** À faire **
Affichez mot pour mot le passage de l'extrait sur la cartographie des risques qui part de « Ce qui a changé » et va jusqu'à « mêmes problèmes ? ».

** Extrait du texte **
========

J’ai toujours travaillé sur les risques. Quand j’ai commencé ma carrière il y a un peu plus de 20 ans, j’étais auditeur financier et on me demandait déjà à l’époque d’avoir une approche d’audit basée sur les risques.

De mémoire, j’ai formalisé ma première cartographie il y a plus de 15 ans quand je dirigeais le département d’audit et de contrôle interne du groupe Steria.

Ce qui a changé il me semble au fil des ans, ce sont surtout les outils utilisés. Ces dernières années ont par ailleurs été particulièrement marquées par la nécessité légale de mettre en place ce type de document (avec la loi SAPIN 2, la loi sur le devoir de vigilance…).

2/ Dans ton livre, tu exposes les limites de l’exercice. Tu évoques notamment les biais cognitifs et les influences sociales ? Dans le cadre de cartographies juridiques (anti-corruption, RGPD), as-tu identifié ces mêmes problèmes ?

Malheureusement oui.

Que l’exercice de cartographie soit mené sur l’ensemble des risques d’un groupe (risques stratégiques, risques opérationnels…) ou bien sur une catégorie spécifique de risque (le risque de corruption par exemple dans le cadre de la loi SAPIN 2), les limites que j’évoque dans mon ouvrage sont toujours les mêmes.

Cette assertion est d’autant plus vrai que les juristes n’ont sans doute pas été formés à cet exercice au cours de leur formation initiale ou pendant leur carrière.

Identifier et évaluer les risques d’une organisation requiert, entre autres compétences, d’avoir été sensibilisé aux problématiques des heuristiques, des biais cognitifs (il en existe plusieurs centaines) et des biais probabilistes ainsi qu’aux méthodes qui permettent d’en limiter les effets, issues principalement du monde de l’analyse décisionnelle. J’observe que ces thèmes sont rarement abordés au sein même de la communauté des risk managers.

A titre d’exemple (il s’agit d’un biais probabiliste), je tombe encore régulièrement chez mes clients sur des questionnaires de risques qui comprennent des échelles d’évaluation des probabilités du type “très peu probable”, “peu probable”…alors que de nombreuses recherches ont démontré que la perception de ce qui est par exemple “très probable” va être très différente d’une personne à l’autre (certaines personnes estimant qu’un risque “très probable” à plus de 95% de chance de se produire alors que pour d’autres le pourcentage sera de plus de 75% par exemple).

3/ Pour pallier ces problèmes, développes-tu un modèle “alternatif” ? Sondes-tu les régulateurs à ce sujet ?

========

** Liste **
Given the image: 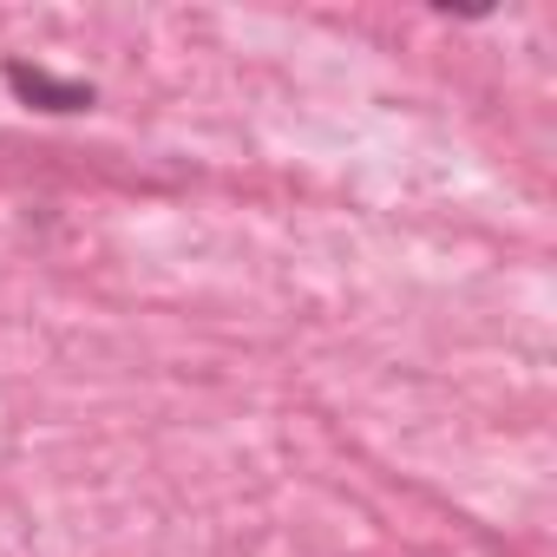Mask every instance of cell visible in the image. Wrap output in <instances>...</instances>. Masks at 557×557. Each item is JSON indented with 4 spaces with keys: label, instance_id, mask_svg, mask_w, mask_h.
I'll return each mask as SVG.
<instances>
[{
    "label": "cell",
    "instance_id": "obj_1",
    "mask_svg": "<svg viewBox=\"0 0 557 557\" xmlns=\"http://www.w3.org/2000/svg\"><path fill=\"white\" fill-rule=\"evenodd\" d=\"M8 86L27 99V106H40V112H86L92 106V86H79V79H53V73H40V66H8Z\"/></svg>",
    "mask_w": 557,
    "mask_h": 557
}]
</instances>
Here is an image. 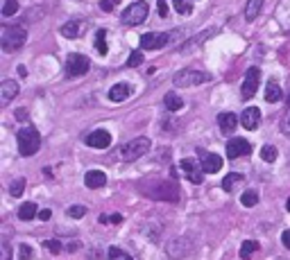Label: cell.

========

** Corrigé **
Ce qui a changé il me semble au fil des ans, ce sont surtout les outils utilisés. Ces dernières années ont par ailleurs été particulièrement marquées par la nécessité légale de mettre en place ce type de document (avec la loi SAPIN 2, la loi sur le devoir de vigilance…).

2/ Dans ton livre, tu exposes les limites de l’exercice. Tu évoques notamment les biais cognitifs et les influences sociales ? Dans le cadre de cartographies juridiques (anti-corruption, RGPD), as-tu identifié ces mêmes problèmes ?